Data excerpts:

━━━━━━━━━━━━━━━━━━━━

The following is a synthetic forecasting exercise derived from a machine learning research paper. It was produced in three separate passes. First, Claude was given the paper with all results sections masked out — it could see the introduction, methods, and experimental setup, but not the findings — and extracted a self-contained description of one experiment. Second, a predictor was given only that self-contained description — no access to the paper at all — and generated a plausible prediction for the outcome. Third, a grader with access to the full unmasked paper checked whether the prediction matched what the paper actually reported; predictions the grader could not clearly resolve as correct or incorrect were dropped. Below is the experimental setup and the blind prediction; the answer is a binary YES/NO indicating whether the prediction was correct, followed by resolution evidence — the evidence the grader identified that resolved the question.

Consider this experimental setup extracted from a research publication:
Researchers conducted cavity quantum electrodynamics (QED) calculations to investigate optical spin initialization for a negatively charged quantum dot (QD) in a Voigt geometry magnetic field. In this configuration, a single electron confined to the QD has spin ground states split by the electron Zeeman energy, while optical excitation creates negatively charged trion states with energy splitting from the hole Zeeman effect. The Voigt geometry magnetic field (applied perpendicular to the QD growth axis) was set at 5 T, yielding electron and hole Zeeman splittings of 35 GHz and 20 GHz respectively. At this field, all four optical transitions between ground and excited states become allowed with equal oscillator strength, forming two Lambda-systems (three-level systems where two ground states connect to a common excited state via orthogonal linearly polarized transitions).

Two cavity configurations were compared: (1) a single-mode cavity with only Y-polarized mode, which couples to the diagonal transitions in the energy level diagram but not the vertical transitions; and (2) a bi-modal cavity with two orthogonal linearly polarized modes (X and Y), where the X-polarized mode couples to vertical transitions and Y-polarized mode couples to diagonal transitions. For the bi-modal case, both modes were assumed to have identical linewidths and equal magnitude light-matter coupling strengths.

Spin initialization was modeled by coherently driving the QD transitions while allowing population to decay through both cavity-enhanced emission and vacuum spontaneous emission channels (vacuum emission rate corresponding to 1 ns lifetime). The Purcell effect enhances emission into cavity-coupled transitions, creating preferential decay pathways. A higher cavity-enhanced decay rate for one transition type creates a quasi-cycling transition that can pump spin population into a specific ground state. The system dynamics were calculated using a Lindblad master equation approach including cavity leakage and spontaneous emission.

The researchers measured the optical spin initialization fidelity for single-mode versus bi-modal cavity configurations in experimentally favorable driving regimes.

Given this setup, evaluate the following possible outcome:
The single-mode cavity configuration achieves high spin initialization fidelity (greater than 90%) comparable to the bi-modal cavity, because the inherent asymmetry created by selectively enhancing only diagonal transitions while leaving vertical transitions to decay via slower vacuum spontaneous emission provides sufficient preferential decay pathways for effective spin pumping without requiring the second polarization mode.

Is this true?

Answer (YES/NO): NO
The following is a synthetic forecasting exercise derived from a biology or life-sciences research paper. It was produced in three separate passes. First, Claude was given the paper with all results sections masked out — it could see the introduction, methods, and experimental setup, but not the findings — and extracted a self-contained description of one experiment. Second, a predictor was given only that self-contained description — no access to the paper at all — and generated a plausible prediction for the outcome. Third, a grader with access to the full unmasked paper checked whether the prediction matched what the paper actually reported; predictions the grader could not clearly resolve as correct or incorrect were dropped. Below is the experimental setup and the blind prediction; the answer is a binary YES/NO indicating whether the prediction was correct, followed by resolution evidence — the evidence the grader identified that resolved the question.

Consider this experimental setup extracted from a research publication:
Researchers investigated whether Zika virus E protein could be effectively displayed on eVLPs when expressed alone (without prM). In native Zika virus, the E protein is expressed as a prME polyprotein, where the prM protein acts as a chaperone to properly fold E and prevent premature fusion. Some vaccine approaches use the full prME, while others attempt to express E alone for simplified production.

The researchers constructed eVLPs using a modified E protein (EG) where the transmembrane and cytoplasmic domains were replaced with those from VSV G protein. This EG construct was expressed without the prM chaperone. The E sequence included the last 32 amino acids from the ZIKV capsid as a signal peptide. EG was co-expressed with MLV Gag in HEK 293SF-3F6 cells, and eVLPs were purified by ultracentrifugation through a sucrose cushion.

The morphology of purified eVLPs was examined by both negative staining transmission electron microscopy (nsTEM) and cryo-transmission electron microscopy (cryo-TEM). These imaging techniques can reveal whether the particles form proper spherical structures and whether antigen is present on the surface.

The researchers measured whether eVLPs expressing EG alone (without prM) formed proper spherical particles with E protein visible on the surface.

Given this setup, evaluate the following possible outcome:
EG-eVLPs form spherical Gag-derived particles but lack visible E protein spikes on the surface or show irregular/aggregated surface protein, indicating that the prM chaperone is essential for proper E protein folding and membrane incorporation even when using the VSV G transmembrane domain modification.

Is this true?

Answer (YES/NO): NO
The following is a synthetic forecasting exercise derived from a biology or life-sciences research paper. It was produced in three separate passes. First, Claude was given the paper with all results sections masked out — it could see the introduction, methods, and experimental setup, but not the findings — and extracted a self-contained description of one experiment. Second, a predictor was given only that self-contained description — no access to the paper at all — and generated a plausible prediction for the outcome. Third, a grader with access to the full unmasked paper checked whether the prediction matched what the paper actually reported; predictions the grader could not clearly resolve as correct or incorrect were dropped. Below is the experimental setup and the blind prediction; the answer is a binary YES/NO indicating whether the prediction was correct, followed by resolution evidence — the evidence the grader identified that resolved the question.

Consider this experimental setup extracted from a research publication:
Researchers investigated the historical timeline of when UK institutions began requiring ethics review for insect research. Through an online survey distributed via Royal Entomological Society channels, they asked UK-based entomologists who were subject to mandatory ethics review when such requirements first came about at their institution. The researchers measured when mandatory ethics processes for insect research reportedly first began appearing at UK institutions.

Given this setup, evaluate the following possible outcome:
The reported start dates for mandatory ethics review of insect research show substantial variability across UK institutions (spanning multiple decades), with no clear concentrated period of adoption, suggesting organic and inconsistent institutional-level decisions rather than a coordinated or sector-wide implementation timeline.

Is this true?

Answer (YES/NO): NO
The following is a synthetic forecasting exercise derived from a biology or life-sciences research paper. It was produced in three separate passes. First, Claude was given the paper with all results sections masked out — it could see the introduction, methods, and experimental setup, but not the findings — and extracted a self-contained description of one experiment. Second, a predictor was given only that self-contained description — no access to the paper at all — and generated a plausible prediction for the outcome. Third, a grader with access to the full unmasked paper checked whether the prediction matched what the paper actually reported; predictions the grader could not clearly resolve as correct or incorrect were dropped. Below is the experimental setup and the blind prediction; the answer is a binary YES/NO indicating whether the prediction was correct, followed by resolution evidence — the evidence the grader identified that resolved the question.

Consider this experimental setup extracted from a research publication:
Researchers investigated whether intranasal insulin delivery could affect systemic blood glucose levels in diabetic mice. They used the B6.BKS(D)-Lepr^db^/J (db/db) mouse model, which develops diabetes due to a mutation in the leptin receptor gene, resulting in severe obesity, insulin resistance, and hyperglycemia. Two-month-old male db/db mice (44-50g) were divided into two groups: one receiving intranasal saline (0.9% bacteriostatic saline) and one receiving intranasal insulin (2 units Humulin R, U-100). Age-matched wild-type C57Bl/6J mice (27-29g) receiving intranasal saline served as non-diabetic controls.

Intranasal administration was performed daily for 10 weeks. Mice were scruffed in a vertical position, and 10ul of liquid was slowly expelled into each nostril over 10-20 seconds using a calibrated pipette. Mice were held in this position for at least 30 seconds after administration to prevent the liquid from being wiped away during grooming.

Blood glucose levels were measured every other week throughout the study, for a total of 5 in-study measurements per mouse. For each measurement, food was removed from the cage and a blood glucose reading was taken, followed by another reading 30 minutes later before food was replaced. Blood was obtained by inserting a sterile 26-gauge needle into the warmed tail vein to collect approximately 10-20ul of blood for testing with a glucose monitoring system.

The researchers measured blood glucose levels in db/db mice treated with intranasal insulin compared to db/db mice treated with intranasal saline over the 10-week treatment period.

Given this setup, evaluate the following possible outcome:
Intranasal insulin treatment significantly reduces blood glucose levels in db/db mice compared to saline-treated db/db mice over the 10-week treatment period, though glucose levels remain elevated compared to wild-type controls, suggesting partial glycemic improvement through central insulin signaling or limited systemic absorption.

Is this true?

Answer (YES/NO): NO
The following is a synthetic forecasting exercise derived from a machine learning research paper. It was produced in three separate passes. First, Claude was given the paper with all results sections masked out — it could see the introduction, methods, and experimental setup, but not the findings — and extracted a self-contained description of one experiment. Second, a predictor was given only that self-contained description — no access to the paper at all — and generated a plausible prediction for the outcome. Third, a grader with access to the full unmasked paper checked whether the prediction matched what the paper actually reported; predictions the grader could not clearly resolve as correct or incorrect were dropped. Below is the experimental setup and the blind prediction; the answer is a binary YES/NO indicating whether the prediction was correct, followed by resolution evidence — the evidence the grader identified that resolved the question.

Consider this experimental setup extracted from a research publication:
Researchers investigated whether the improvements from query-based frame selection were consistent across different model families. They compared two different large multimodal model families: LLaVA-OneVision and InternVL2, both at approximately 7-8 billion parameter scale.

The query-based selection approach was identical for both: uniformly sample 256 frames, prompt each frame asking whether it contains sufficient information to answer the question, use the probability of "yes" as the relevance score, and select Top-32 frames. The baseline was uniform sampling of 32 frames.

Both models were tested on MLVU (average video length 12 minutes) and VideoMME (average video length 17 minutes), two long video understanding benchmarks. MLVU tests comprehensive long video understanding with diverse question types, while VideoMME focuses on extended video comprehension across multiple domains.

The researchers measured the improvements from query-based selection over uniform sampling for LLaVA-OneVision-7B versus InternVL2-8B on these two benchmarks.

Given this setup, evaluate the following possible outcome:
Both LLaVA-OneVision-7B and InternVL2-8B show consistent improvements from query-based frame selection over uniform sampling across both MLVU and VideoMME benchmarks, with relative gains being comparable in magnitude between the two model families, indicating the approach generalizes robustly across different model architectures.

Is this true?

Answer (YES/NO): YES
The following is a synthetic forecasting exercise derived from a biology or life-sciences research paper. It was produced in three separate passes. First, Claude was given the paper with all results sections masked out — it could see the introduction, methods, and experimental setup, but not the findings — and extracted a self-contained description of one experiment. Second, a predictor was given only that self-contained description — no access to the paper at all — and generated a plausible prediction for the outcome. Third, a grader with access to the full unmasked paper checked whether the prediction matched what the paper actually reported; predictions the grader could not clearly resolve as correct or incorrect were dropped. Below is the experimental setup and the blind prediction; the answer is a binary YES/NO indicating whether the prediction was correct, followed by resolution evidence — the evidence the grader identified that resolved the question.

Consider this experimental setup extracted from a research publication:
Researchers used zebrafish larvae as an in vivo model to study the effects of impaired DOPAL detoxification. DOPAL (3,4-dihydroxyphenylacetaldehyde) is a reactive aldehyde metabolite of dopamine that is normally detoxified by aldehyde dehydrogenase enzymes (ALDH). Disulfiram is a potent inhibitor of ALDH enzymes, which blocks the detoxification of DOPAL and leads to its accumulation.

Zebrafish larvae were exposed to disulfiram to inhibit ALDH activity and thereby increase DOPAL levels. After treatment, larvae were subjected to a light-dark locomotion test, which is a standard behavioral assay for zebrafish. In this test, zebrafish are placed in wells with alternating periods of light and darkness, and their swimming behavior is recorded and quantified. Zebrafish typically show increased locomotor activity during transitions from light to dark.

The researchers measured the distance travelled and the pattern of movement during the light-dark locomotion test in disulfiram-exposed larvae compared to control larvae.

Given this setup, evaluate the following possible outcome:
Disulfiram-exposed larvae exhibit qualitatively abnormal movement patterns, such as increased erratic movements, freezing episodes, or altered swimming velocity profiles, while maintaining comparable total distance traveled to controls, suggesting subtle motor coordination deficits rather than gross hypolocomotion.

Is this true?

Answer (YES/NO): NO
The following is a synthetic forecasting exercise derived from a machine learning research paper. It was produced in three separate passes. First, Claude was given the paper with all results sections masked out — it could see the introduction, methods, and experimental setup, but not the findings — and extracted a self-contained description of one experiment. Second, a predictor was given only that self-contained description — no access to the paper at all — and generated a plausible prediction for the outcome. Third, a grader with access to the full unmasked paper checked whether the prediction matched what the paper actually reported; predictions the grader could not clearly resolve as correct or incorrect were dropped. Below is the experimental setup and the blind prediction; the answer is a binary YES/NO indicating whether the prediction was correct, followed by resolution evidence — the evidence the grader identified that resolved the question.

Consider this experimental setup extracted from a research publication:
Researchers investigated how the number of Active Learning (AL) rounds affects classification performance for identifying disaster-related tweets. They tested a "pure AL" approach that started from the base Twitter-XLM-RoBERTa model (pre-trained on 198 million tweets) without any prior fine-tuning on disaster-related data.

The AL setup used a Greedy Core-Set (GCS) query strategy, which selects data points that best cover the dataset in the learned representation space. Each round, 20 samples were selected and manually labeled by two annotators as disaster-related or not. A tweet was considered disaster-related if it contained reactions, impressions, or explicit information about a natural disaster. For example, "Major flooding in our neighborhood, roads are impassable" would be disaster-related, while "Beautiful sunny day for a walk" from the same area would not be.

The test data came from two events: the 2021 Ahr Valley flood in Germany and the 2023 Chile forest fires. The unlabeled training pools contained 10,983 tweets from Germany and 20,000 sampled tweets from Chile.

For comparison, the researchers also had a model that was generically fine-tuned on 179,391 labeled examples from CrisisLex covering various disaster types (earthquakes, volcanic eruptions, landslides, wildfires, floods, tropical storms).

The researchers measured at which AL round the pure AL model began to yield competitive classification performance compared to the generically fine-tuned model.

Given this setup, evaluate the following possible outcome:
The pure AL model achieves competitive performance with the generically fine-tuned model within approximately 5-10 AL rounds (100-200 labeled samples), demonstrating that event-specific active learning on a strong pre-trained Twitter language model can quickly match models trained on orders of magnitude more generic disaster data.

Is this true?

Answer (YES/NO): NO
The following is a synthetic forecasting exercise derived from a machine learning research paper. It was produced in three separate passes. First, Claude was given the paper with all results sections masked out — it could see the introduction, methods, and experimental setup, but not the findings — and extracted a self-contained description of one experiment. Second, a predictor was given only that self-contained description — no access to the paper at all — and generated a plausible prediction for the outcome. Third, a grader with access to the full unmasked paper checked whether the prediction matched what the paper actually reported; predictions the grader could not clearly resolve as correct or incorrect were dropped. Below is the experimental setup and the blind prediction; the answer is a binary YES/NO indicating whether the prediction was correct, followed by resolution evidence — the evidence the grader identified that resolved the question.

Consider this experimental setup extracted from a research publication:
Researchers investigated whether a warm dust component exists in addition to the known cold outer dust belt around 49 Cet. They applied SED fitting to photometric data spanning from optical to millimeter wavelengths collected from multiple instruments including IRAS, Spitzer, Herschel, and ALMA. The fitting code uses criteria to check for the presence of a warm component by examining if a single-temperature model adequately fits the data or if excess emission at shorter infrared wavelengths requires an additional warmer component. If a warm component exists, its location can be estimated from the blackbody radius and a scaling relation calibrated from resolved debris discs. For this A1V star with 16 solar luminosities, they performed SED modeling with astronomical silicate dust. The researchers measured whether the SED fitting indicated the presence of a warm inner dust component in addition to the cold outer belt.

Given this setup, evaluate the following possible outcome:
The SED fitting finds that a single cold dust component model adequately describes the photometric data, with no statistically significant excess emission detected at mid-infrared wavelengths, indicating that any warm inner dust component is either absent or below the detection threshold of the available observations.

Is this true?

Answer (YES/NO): NO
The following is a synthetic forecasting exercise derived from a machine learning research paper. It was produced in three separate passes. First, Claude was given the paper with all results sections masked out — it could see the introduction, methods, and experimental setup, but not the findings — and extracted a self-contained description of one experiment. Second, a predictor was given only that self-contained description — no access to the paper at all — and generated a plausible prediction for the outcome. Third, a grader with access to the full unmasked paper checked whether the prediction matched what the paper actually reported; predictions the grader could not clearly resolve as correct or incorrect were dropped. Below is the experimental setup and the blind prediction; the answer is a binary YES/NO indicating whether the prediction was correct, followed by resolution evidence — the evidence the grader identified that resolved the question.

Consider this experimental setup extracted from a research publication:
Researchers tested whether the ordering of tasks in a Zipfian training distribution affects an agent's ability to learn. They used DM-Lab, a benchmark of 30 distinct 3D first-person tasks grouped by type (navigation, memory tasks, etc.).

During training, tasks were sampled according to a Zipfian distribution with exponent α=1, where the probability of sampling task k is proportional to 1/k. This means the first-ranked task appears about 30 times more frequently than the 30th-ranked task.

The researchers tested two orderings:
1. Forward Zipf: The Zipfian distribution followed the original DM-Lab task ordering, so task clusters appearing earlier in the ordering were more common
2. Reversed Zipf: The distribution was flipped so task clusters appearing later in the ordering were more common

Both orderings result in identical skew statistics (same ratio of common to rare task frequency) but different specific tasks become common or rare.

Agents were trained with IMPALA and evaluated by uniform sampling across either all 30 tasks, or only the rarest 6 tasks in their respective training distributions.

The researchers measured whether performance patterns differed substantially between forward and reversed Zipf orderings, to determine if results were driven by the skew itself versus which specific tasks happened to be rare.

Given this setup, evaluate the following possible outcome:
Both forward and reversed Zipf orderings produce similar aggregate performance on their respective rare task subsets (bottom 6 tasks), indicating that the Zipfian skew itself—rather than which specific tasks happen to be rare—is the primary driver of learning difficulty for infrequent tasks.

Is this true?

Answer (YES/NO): YES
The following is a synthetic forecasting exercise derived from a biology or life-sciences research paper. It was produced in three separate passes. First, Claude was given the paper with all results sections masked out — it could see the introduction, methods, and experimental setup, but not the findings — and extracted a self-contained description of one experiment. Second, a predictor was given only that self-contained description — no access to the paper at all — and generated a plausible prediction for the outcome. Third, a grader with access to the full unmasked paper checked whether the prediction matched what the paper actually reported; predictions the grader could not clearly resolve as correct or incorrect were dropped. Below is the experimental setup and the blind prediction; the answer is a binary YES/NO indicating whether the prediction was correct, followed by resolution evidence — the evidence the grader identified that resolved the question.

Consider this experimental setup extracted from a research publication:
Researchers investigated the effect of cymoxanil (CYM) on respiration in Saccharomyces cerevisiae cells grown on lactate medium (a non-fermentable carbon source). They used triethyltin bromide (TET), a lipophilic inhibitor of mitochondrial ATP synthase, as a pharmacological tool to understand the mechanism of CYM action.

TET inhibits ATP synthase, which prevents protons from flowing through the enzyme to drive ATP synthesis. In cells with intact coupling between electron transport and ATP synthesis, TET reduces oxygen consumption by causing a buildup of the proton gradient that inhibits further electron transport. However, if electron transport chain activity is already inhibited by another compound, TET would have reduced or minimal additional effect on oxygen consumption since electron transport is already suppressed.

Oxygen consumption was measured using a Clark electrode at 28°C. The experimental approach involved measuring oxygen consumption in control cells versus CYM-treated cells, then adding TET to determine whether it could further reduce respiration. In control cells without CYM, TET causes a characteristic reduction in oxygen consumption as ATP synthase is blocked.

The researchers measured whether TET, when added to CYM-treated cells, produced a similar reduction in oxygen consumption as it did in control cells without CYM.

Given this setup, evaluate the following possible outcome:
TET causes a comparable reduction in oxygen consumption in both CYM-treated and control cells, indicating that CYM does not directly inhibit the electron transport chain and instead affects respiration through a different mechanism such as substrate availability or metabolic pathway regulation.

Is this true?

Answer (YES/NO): NO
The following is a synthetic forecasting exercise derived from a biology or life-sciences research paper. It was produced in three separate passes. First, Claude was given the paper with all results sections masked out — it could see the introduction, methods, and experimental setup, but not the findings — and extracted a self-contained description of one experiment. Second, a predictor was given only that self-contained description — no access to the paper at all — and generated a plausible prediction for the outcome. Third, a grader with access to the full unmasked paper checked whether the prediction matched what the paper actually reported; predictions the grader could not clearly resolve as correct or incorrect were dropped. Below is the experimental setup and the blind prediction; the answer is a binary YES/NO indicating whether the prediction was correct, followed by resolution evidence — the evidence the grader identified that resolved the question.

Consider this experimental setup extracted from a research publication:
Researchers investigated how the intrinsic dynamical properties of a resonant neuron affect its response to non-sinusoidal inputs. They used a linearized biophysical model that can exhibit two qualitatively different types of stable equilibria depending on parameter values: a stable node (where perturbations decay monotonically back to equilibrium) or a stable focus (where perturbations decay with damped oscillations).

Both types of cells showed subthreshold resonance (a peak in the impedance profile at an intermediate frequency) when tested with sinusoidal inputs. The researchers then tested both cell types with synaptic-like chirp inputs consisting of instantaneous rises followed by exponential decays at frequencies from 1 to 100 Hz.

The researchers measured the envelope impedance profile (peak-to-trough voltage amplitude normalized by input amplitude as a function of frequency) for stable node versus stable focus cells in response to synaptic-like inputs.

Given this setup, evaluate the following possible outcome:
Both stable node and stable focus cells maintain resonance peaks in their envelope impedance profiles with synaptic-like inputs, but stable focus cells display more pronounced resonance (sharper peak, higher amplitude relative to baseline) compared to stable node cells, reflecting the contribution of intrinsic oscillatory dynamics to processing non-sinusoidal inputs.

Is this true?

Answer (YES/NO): NO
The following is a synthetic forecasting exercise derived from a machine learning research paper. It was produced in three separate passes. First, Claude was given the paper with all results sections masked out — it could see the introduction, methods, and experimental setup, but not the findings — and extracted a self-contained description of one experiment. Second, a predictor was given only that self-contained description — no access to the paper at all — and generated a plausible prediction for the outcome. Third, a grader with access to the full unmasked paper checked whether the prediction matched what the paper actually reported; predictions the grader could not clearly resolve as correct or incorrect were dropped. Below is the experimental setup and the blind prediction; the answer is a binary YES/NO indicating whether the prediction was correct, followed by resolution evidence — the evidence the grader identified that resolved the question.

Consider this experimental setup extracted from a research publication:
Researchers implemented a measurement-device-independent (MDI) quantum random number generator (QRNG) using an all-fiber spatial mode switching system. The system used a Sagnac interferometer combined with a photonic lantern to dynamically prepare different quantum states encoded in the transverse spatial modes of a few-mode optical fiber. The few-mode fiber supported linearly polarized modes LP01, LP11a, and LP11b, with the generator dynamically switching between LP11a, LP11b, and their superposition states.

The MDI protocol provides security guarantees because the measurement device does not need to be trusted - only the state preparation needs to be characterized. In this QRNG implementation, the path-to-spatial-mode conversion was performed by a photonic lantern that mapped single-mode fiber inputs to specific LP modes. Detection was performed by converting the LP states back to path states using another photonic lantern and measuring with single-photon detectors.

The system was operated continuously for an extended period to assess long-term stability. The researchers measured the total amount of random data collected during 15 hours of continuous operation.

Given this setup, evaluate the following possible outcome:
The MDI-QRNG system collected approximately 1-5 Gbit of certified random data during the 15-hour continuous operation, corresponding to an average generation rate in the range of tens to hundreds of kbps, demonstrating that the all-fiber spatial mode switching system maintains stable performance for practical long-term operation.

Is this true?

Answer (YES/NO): NO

━━━━━━━━━━━━━━━━━━━━

Tally the lines of the entries that include the word "into" and give only the total.

4